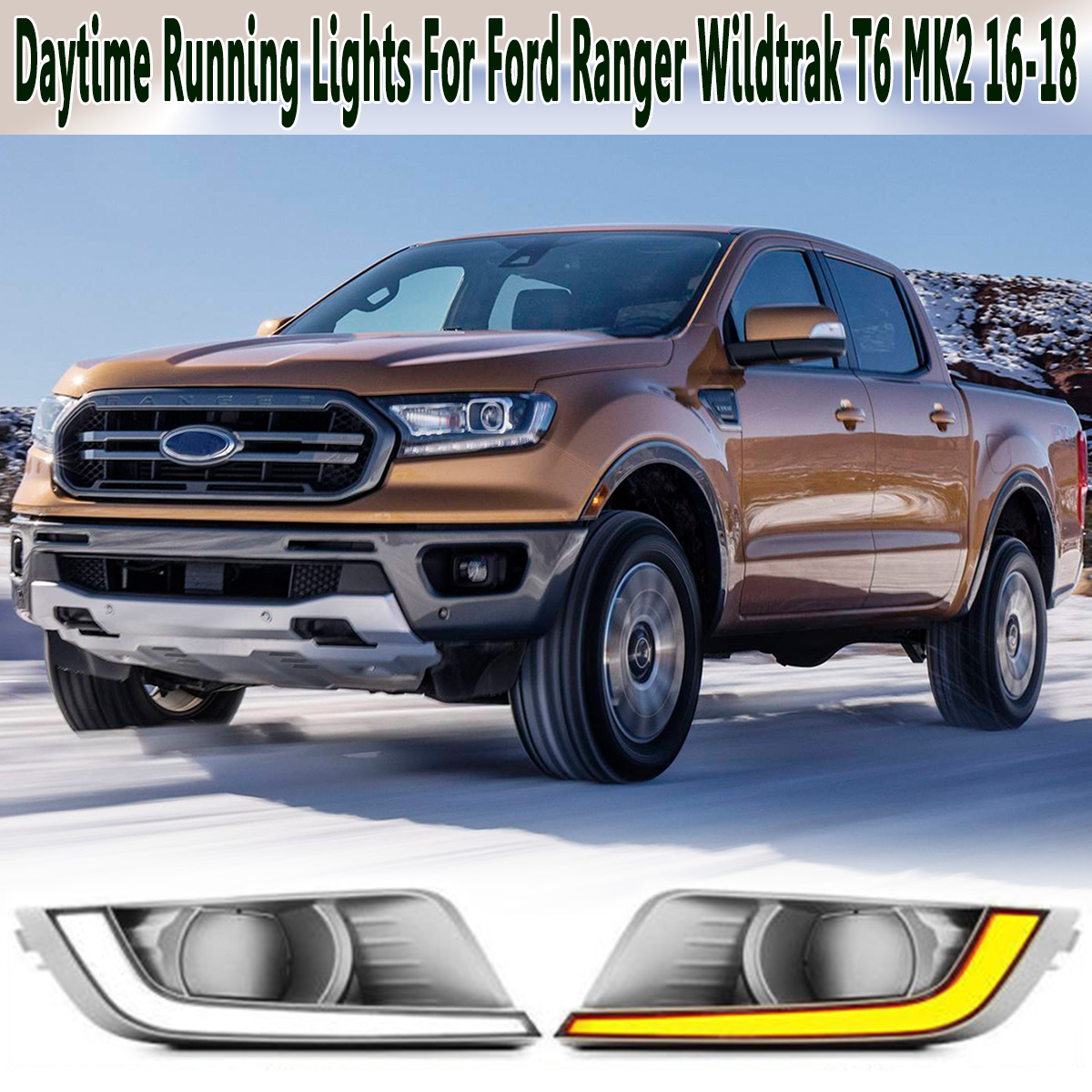 2pcs COB LED DRL Daytime Running Car Lights Assembly Lamp for Ford Ranger T6 MK2 2016-2018 XL XLT K sesibibi 2pcs цвет случайный xl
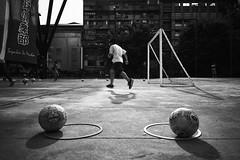 Taipei, Taiwan - 2017 Street Photography (kickod) Tags: street streets streetphotography sony snapshot candid candidsnapshot city people monochrome blackandwhite documentary taiwan taipei fe fe28 a9
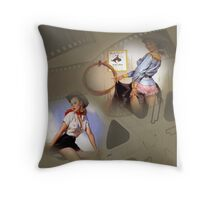 Sexy Pinup Collage Cowgirls at the Movies Throw Pillow
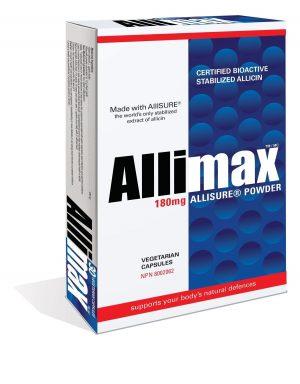AllicinMax (Garlic)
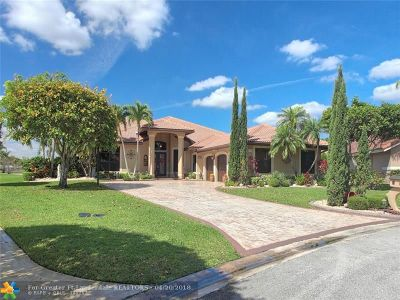 Coral Springs FL Single Family Home For Sale: $777,000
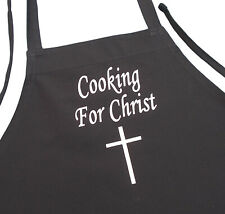 Christian Apron Cooking For Christ Black Kitchen Chef Aprons by CoolAprons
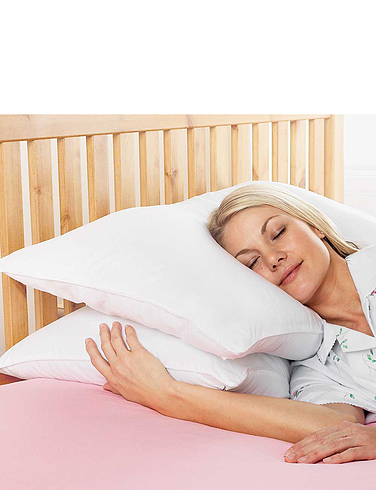 Downland Pack of Two Super Bounce Pillows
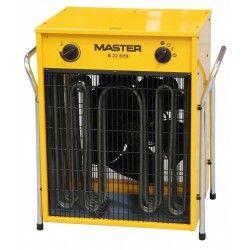 Master B 22 EPB Electriche Heater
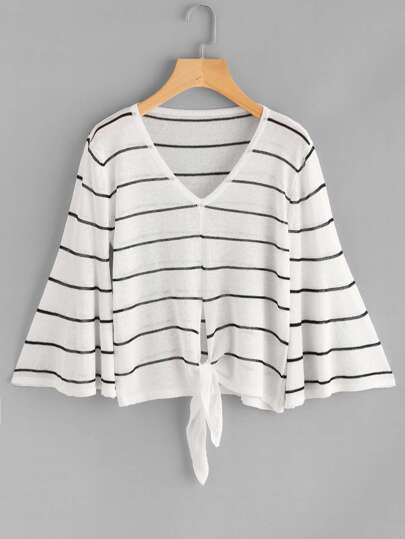 Fluted Sleeve Striped Split Knot Front Knit Sweater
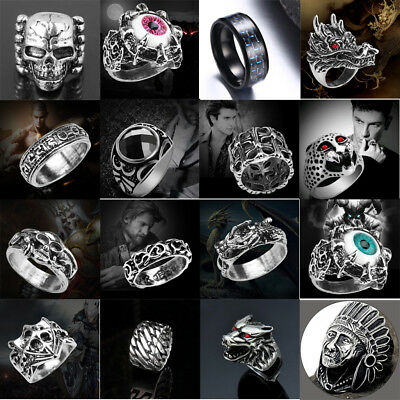 Mens Rings Stainless Steel Steam Punk Ring Gothic Rings Cool Skull Men's Jewelry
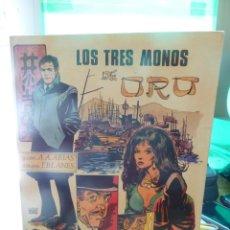 Tebeos: TRINCA LOS GRANDES EXITOS DEL COMIC LOS TRES MONOS DE ORO DE DONCEL. Lote 155800258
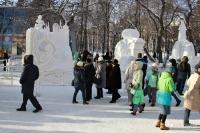 Монголын мөсөн барималчид тэргүүлжээ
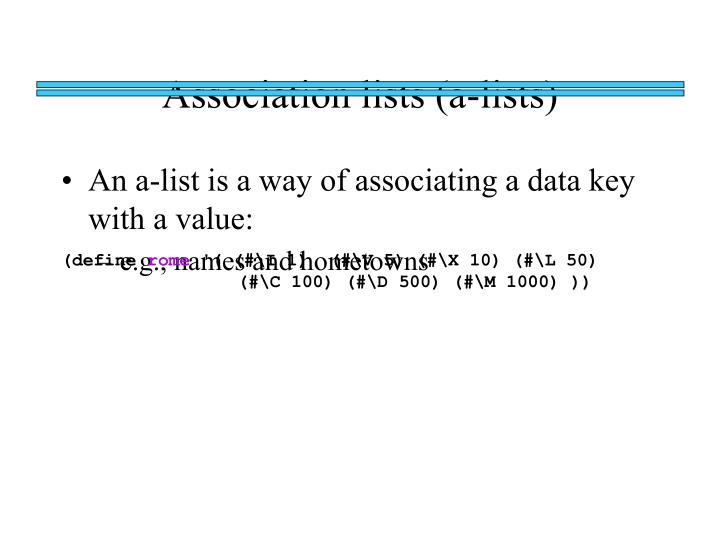Association lists (a-lists)
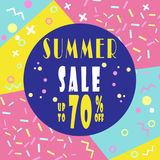 Summer sale 70% banner for booklet, flyer, poster, advertising. Royalty Free Stock Image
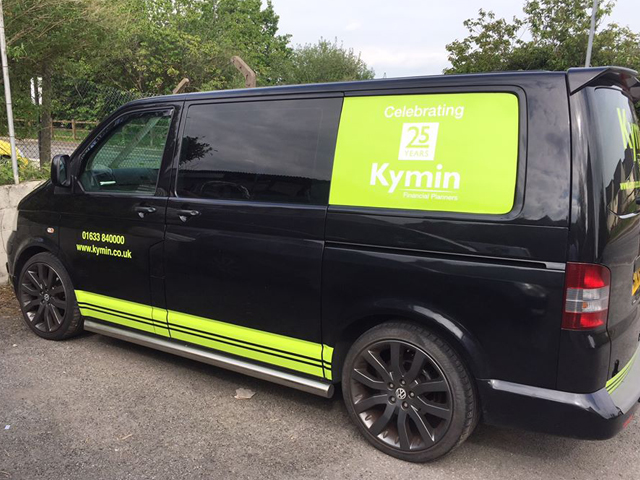 Kymin Financial Services Vehicle Livery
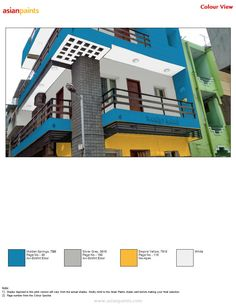 Color liked by customer and he likes blue shades with yellow and grey balcony gives great look to the building Springs Yellow Grey Exterior Color Combinations, Exterior Colors, Shade Card, Asian Paints, Page Number, Paint Shades, White Pages, Interior Walls, Color Names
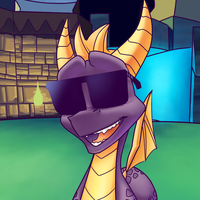 Pimp Spyro returns by BlacklessAngel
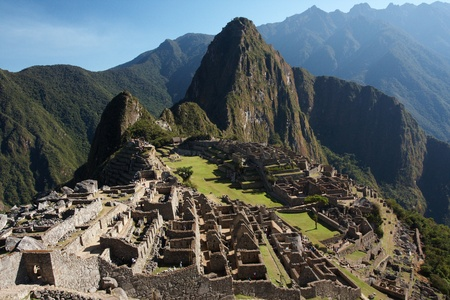 incan: Machu Picchu, the ancient Inca city in the Andes, Peru Stock Photo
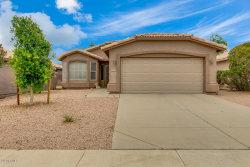 Photo of 6360 S Windstream Place, Chandler, AZ 85249 (MLS # 6087761)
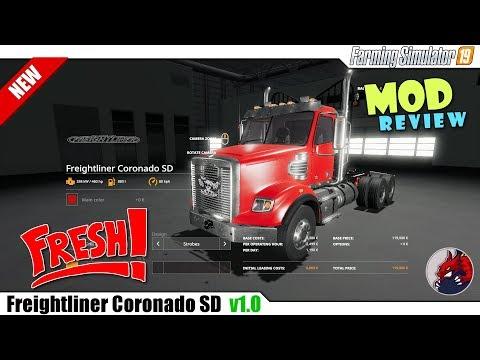 Freightliner Coronado SD v1.0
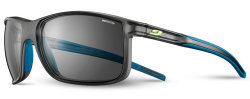 Очки Julbo ARISE black translu-blue Reactiv Performance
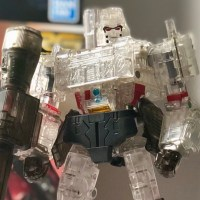 Toy House Factory THF03T Crystal Version Dynastron Unboxing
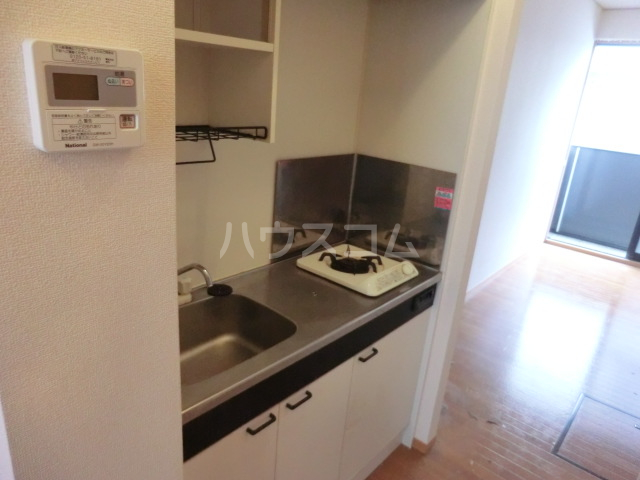 ヴァンベール 203号室のキッチン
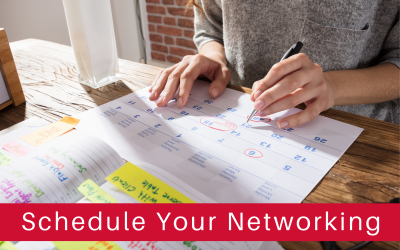Schedule Your Networking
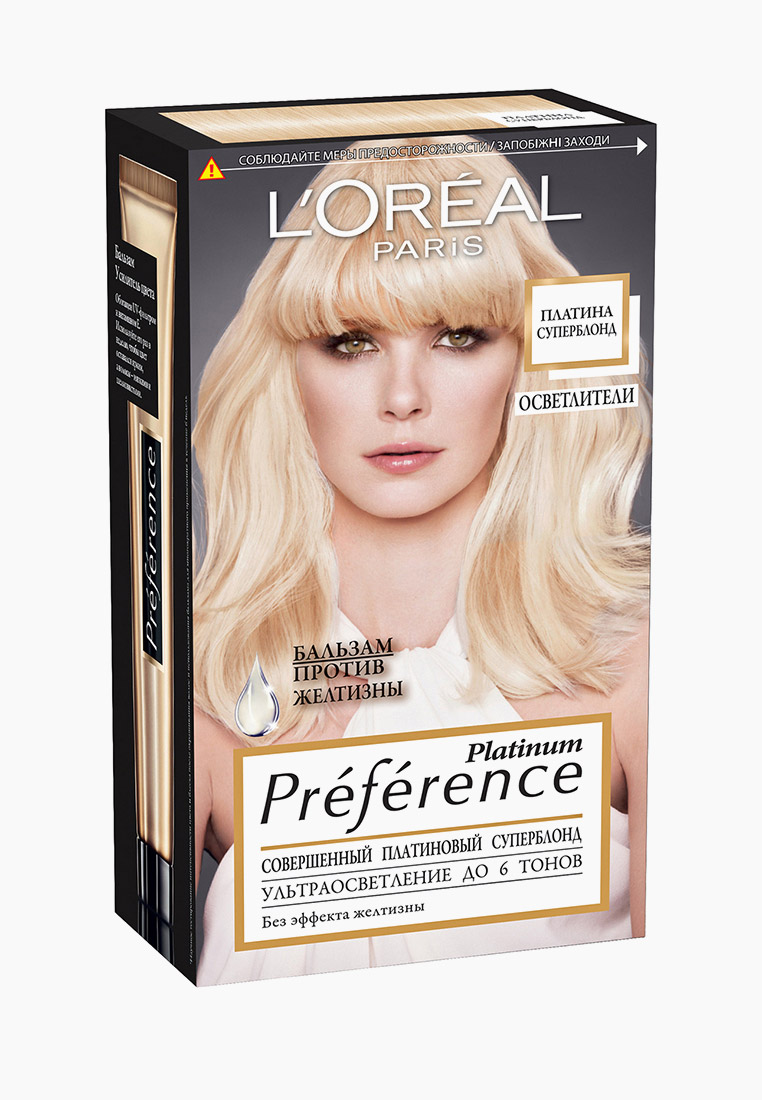 "L'Oreal Paris Краска для волос ""Preference, Платина Суперблонд "", 6 тонов осветления"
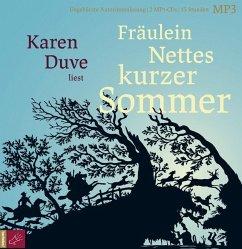 Fräulein Nettes kurzer Sommer, 2 MP3-CD - Duve, Karen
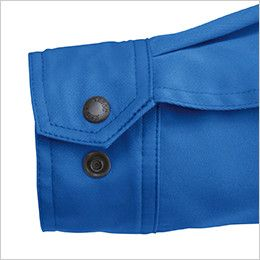 ジーベック 1670 カラーライダースジャケット(男女兼用) 樹脂ドット釦
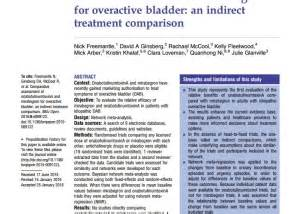 botox for overactive bladder picture 10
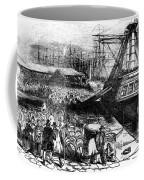 New York: Immigrants, 1854 Coffee Mug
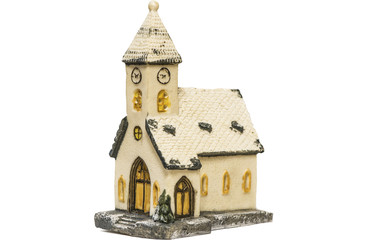 Ceramic toy house isolated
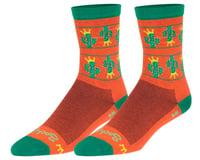 """Sockguy 6"""" Socks (On Point)"""
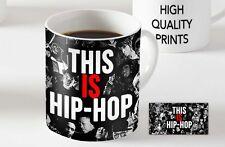 This Is Hip Hop Rappers Singers Legends Ceramic MUG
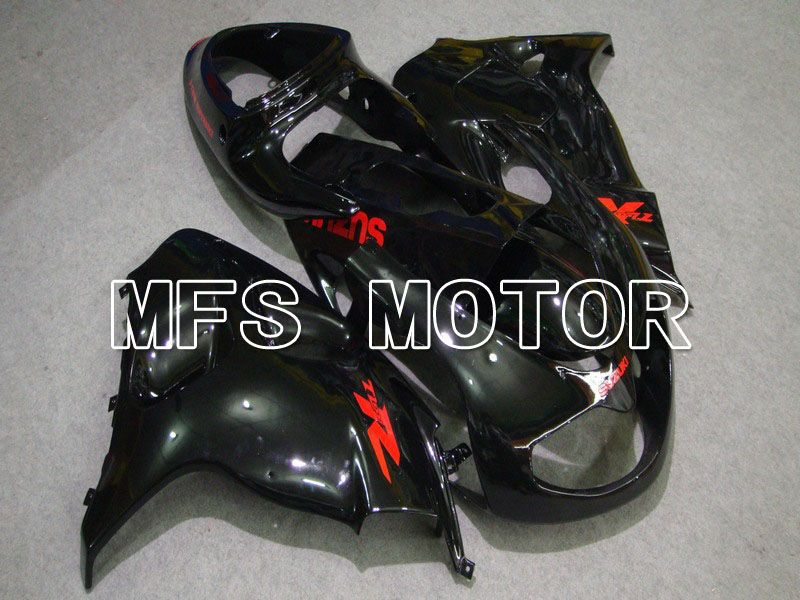 Injection ABS Fairing til Suzuki TL1000R 1998-2003 - Fabriksstil - Sort - MFS5816 - Shopping og engros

===============

### Try it
Could you output exactly the lines above, from the line with "Coral Springs FL" up to and including the line with "Kymin Financial Services Vehicle Livery", and nothing else, skipping the pictures?

### Solution to the exercise
 Coral Springs FL Single Family Home For Sale: $777,000
 Christian Apron Cooking For Christ Black Kitchen Chef Aprons by CoolAprons
 Downland Pack of Two Super Bounce Pillows
 Master B 22 EPB Electriche Heater
 Fluted Sleeve Striped Split Knot Front Knit Sweater
 Mens Rings Stainless Steel Steam Punk Ring Gothic Rings Cool Skull Men's Jewelry
 Tebeos: TRINCA LOS GRANDES EXITOS DEL COMIC LOS TRES MONOS DE ORO DE DONCEL. Lote 155800258
 Монголын мөсөн барималчид тэргүүлжээ
Association lists (a-lists)
 Summer sale 70% banner for booklet, flyer, poster, advertising. Royalty Free Stock Image
 Kymin Financial Services Vehicle Livery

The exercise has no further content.